Singing at home


I overheard a bit of a conversation about pitching at tonight’s singing. This prompted a longer conversation with Marsha on the drive home: we know that the pitch at which we sing a tune is lower than the notated pitch, but by how much?

When I got home, I looked through some notes I had made a year ago when I decided to check actual sung pitches on vintage recordings of traditional Southern singings. Here’s what I found:

  • 38b Windham: Notated in E minor, sung in D minor by Alabama Sacred Harp Singing Convention, 1942 Lomax recording.
  • 45t New Britain: Notated in C major, sung at around A major on “Original Sacred Harp”, 2007 Bibletone re-release of on older recording (1960s).
  • 47b Idumea: Notated in A minor, sung in E minor, by Lookout Mountain Convention, 1968.
  • 49b Mear: Notated in G major, sung in E major on “Fasola – 53 Shape Note Folk Hymns,” 1970 Smithsonian recording.

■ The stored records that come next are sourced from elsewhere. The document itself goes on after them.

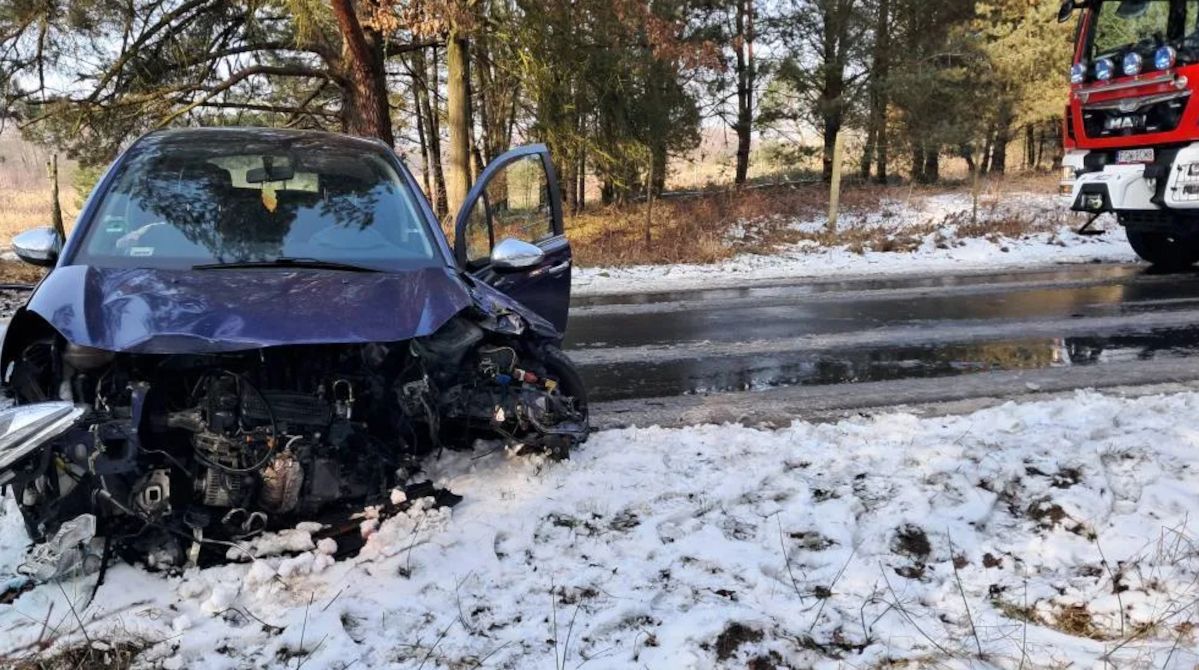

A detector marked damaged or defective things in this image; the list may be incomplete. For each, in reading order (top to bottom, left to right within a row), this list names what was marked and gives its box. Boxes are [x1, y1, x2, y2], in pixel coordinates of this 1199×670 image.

crumpled car hood [28, 263, 472, 354]
damaged purple car [0, 128, 585, 575]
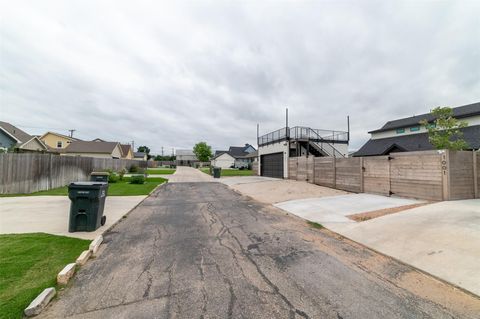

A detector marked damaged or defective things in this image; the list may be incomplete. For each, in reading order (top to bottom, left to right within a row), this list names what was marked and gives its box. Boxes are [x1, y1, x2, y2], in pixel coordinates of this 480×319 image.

cracked pavement [38, 182, 480, 319]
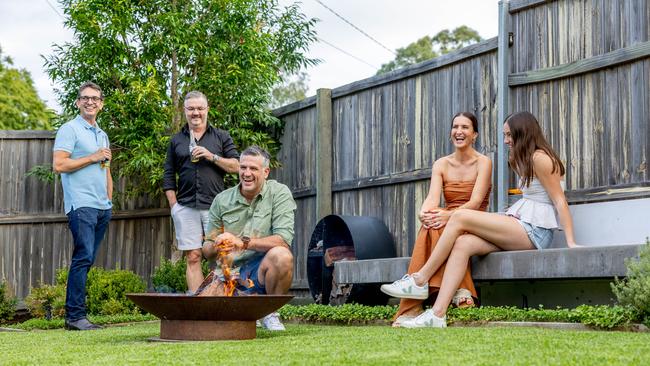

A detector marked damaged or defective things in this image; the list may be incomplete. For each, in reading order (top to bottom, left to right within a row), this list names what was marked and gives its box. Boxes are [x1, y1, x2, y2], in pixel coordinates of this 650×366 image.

rusty metal fire pit [126, 294, 292, 342]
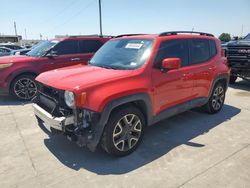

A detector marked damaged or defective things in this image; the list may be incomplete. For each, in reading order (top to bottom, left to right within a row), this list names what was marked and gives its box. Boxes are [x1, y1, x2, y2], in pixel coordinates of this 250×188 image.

crumpled hood [35, 65, 135, 92]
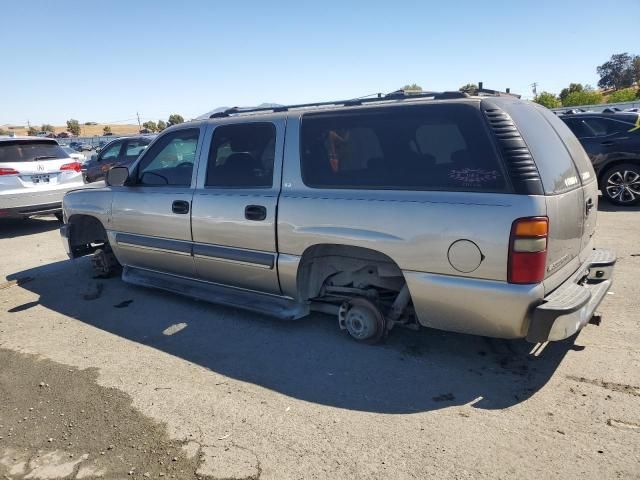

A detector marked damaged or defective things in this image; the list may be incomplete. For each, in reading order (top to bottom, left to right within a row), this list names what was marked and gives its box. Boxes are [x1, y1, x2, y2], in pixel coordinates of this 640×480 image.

cracked pavement [1, 205, 640, 476]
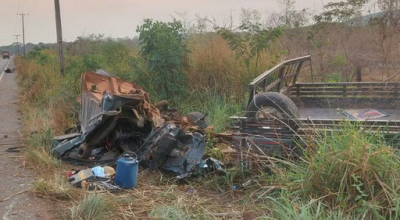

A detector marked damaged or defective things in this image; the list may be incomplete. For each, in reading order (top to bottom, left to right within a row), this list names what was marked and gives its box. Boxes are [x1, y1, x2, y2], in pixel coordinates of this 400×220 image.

destroyed vehicle [51, 70, 211, 170]
destroyed vehicle [231, 55, 400, 156]
burnt vehicle part [231, 55, 400, 156]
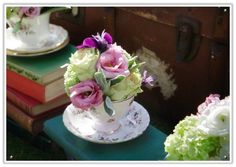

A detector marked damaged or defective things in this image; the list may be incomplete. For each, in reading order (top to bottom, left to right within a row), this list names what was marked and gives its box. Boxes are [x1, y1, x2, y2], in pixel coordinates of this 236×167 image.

rusty metal hardware [177, 14, 201, 61]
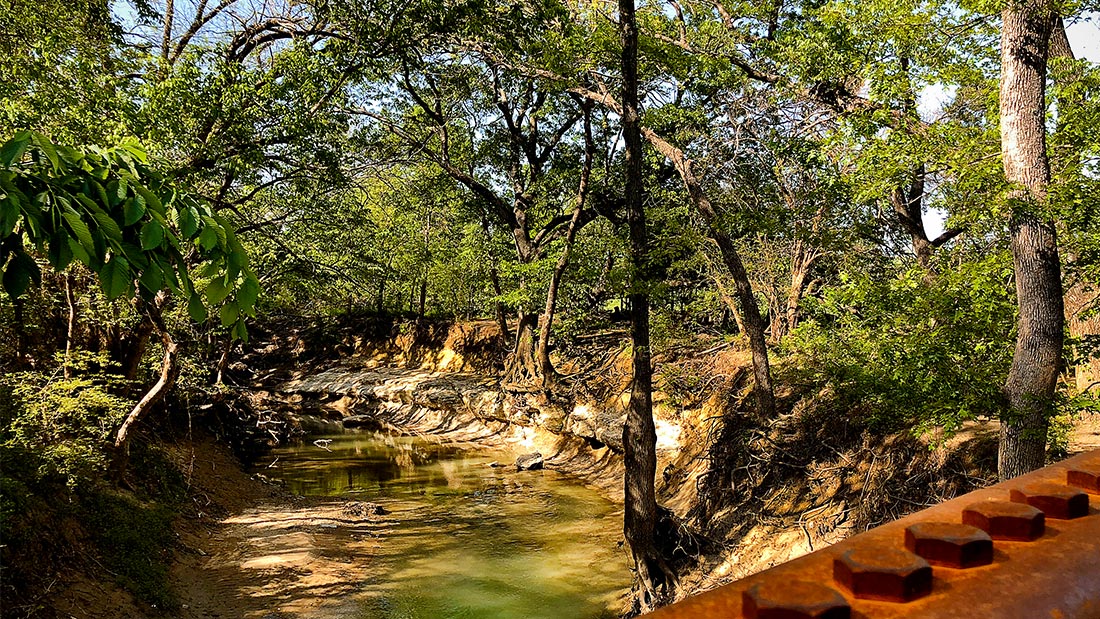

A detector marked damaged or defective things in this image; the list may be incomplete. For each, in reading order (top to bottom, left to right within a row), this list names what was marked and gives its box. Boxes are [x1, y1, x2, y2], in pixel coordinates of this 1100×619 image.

rusty metal railing [648, 450, 1100, 619]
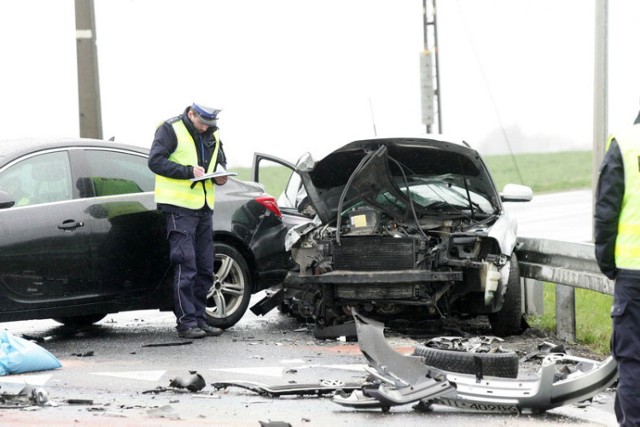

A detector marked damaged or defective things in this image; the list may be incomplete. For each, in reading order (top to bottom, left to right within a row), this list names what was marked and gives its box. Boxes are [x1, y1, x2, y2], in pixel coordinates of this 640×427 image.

damaged black car [252, 136, 532, 338]
wrecked car [252, 137, 532, 338]
detached wheel [206, 242, 254, 330]
detached wheel [490, 254, 524, 338]
detached wheel [410, 346, 520, 380]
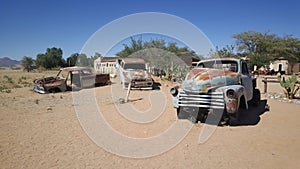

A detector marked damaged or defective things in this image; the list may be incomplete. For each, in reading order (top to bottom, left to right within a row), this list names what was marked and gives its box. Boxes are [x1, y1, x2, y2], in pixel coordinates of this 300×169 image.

corroded vehicle wreck [33, 66, 109, 93]
rusty abandoned car [33, 66, 110, 93]
corroded vehicle wreck [118, 58, 154, 89]
rusty abandoned car [118, 58, 154, 90]
rusty abandoned car [171, 57, 260, 124]
corroded vehicle wreck [171, 58, 260, 124]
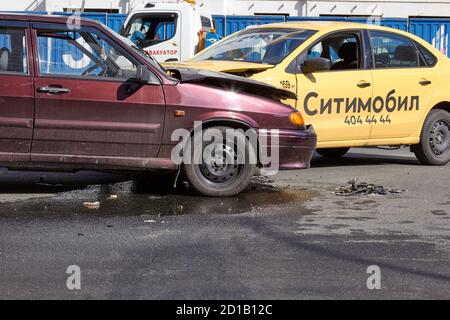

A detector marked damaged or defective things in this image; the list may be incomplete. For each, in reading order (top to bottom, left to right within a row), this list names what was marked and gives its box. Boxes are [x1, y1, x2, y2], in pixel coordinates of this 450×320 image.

damaged red car [0, 14, 316, 198]
bent hood [167, 67, 298, 101]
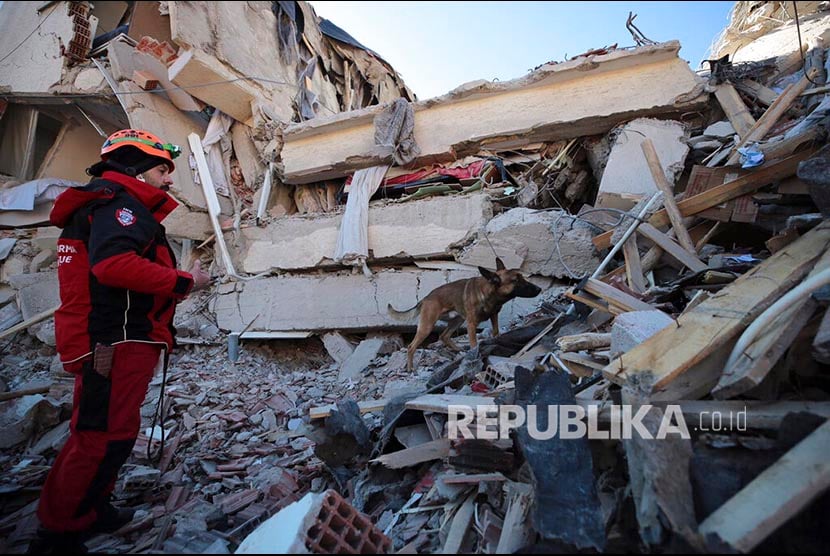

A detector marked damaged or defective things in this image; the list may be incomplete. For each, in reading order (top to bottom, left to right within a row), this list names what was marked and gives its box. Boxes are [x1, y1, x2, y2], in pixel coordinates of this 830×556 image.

I had also checked the pitch on one contemporary traditional Southern singing:

  • 39t Detroit: Notated in E minor, sung halfway between D and D# minor on “In Sweetest Union Join,” United Sacred Harp Musical Association, 2003.

So as a rough average, traditional sung pitch is about a third below notated pitch — but actual sung pitches could range from a minor second below notated pitch, to a fifth below notated pitch.

Update: Marsha checked the entire “In Sweetest Union Join” recording and found most songs pitched a major or minor third below notated pitch, though one song was pitched above notated pitch (!), and one song as low as a diminished fourth below.